- Kutipan Halaman:
-------

Disamping itu ada satu hal yang perlu mendapatkan perhatian khusus bagi guru profesional yaitu kondisi nyaman lingkungan belajar yang baik secara fisik maupun psikis. Undang-undang Sistem Pendidikan Nasional pasal 40 ayat 2 bagian 2 di muka menyebut dengan istilah menyenangkan. Dinamika juga E. Mulyasa menegaskan, bahwa tugas guru yang paling utama adalah bagaimana mengkondisikan lingkungan belajar yang menyenangkan, agar dapat membangkitkan rasa ingin tahu semua peserta didik sehingga timbul minat dan nafsunya untuk belajar. Adapun Bobbi Deporter dan Mike Hernachi menyarankan agar memasukkan musik dan estetika dalam pengalaman belajar siswa. Karena musik berhubungan dan mempengaruhi kondisi fisiologis siswa yang diiringi musik membuat pikiran selalu siap dan mampu berkonnsentrasi. Dalam situasi otak kiri sedang bekerja, masuk akan membangkitkan reaksi otak kanan yang intuitif dan kreatif sehingga masukannya dapat dipadukan dengan keseluruhan proses.

-------

- Tugas Wajib:
Nyatakan apakah setiap pernyataan berikut sesuai dengan teks tentang lingkungan belajar di atas. Jawab ya atau tidak, lalu kutip kata-kata penentunya dari teks. (a) Undang-undang Sistem Pendidikan Nasional memakai istilah "menyenangkan" untuk kondisi lingkungan belajar. (b) Bobbi Deporter dan Mike Hernachi menyarankan agar musik dijauhkan dari pengalaman belajar siswa. (c) Menurut E. Mulyasa, tugas guru yang paling utama adalah mengkondisikan lingkungan belajar yang menyenangkan.

-------

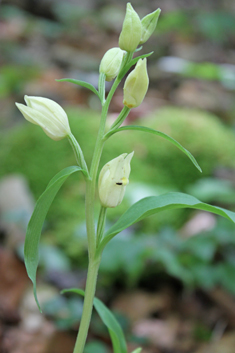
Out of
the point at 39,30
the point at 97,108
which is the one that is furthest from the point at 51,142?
the point at 39,30

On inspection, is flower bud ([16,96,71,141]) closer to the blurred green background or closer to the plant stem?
the plant stem

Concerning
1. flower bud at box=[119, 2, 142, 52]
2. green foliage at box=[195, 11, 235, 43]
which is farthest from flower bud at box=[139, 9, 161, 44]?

-------

- Jawaban Lengkap:
(a) Ya: "Undang-undang Sistem Pendidikan Nasional pasal 40 ayat 2 bagian 2 di muka menyebut dengan istilah menyenangkan."
(b) Tidak: "menyarankan agar memasukkan musik dan estetika dalam pengalaman belajar siswa."
(c) Ya: "tugas guru yang paling utama adalah bagaimana mengkondisikan lingkungan belajar yang menyenangkan"